Choque Festival – street art or just marketing?

Pagu for Choque Festival. Photo by Jéssica Freitas.

Vanessa Rosa, the author of this post, is an artist based in São Paulo.

This is a story of an alleged attempt to create dialogues between opposite worlds: street art, and one of the world’s most oppressive police forces.

In November of 2016, the same terrifying week that Trump conquered the presidency of the USA, a project called Choque Festival brought street art to the headquarters of a São Paulo military police squad.
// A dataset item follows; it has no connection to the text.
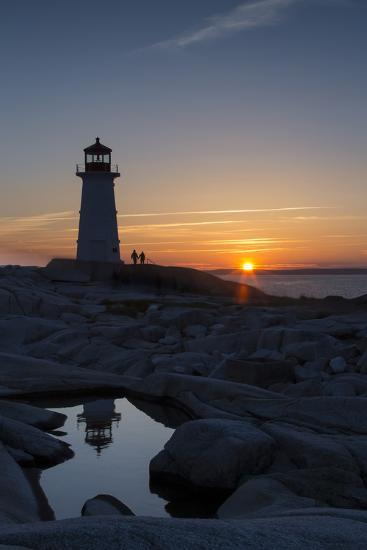 Peggy's Point Lighthouse at Sunset-Robbie George-Photographic Print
The plan was to cover the walls of this police station with murals (some of the murals are on exterior walls, but the walls are all inside a gated space that is not open to the public). According to some media and the Festival’s official Facebook page (since deleted from Facebook and Instagram) the event was intended to open an artist-driven dialogue between police and citizens, an artist-driven initiative to make the police recognize the importance of street painting. Other times, it’s been described as part of the military police’s community outreach activities, a police initiative, a festival that would also present other police projects, like kids with disabilities participating in equine-assisted therapy with police horses. When it was first announced, the project received praise in both progressive and conservative media. And although one curator/artist/producer appears front and center in all the videos and articles, with little visibility of other participants, the project did manage to involve several people from street painting scene in Brazil. But things went sour, with artists dropping out and graffiti writers taking aim at those who did participate. What the hell happened?